Because (after long university absence) I recently came across field operators again in my QFT lectures (which are not necessarily Hermitian):
What problem is there with observables represented by non-Hermitian operators (by observables, I obviously don't mean the tautological meaning "Hermitian operators")?
One Problem sure is that there are not real eigenvalues. But If I say I want to "measure" some complex quantity, then that alone shouldn't be a problem, I'd be fine with complex eigenvalues then.
This question is answered stating that operators are Hermitian "if and only if it is diagonalizable in an orthonormal basis with real eigenvalues". This doesn't yet seem like a game-stopper to me, as long as I still get an orthonormal basis.

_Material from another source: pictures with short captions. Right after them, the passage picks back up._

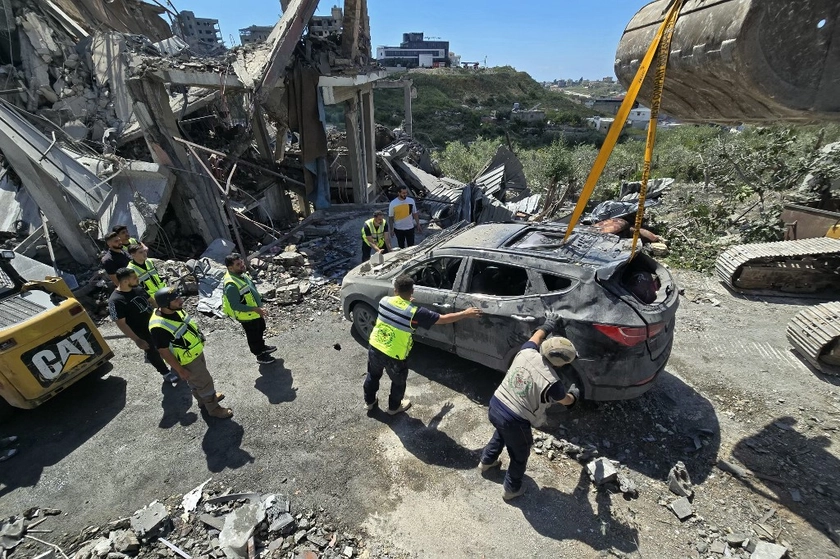War in the Middle East: Latest Developments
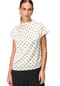 zero Shirtbluse, Stehkragen, für Damen Bild 3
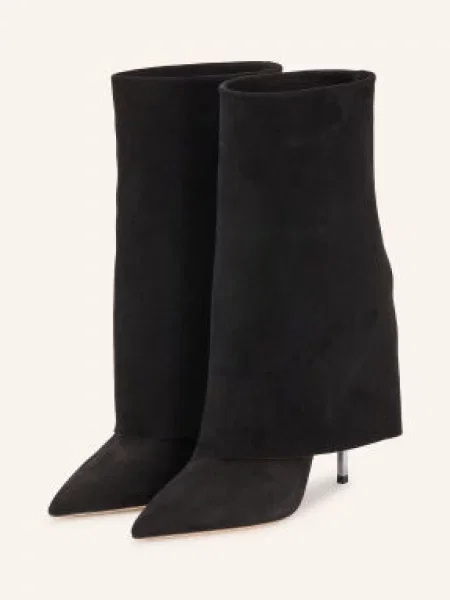 Casadei Kotníkové Boty Blade černá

And splitting an arbitrary operator $\hat{O}$ into a Hermitian and an anti-Hermitian part, that would correspond to real and imaginary part of the observable, I could take expectation values just fine.

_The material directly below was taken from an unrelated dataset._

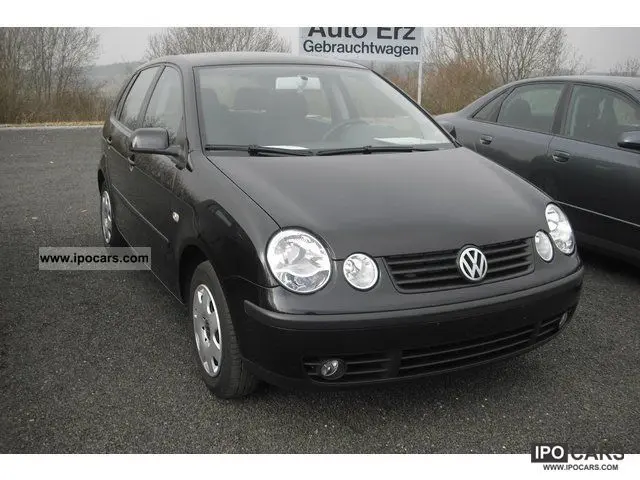 Volkswagen Polo Polo 1.4 Comfortline 3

But maybe I'm forgetting about something, and there are other good reasons why non-Hermitian operators will lead so serious problems.
Best Answer
At the simplest level it is because Hermitian, or more precisely self adjoint, operators have a complete set of eigenstates. The existence of a complete set is essential for the propability interpretation of QM. That the eigenvalues are real is of less importance. Consider, for exmple, the operators $X,Y$ of the $x$ and $y$ coordinates of a particle. One might want, for some reason the the combination $x+iy=z$, which are the eigenvalues of $X+iY$.

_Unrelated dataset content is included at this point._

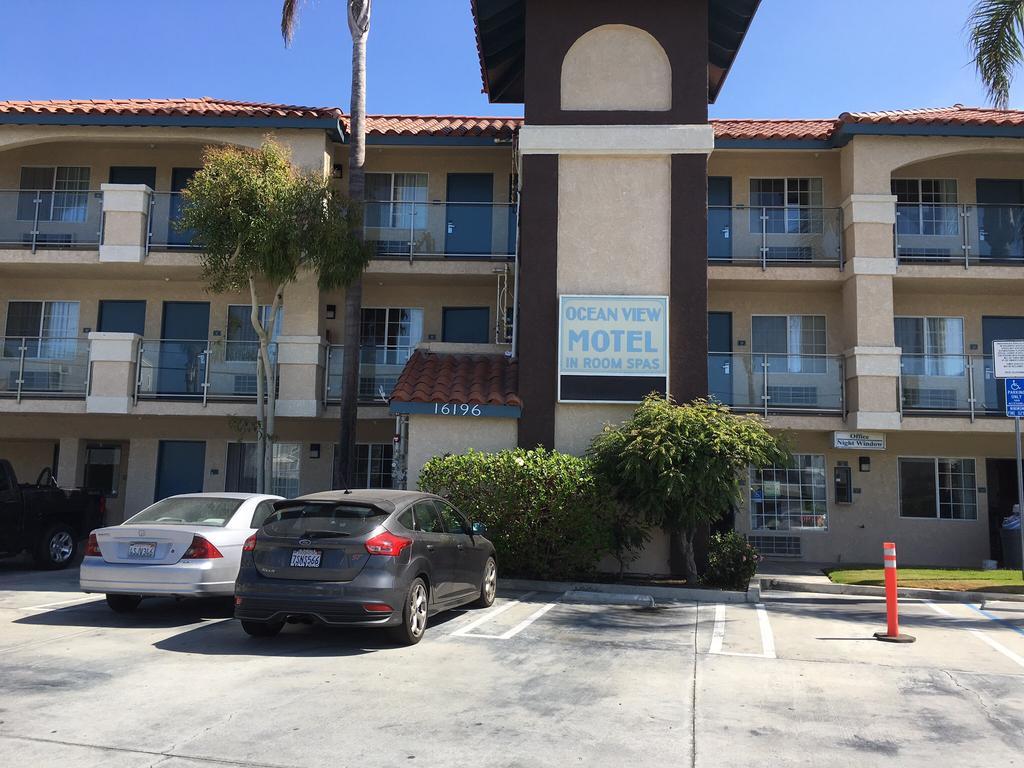 Oceanview Motel Huntington Beach Eksteriør billede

To allow operators such as $X+iY$ to be observables, one can relax the self-adjoint condition to allow normal operators which are defined to be those that commute with their adjoint: $[A,A^\dagger]=0$. In this case we can decompose $$ A= \frac 12 (A+A^\dagger) +\frac 12(A-A^\dagger), $$ and as $$ [(A+A^\dagger), (A-A^\dagger)]=0 $$ we can simultaneously diagonalize the hermitian $(A+A^\dagger)$ which has real eigenvalues and $(A-A^\dagger)$ which, being skew hermitian and therefore $i$ times a hermitian operator, has purely imaginary eigenvalues. Then $A$ can be an observable with complex eigenvalues.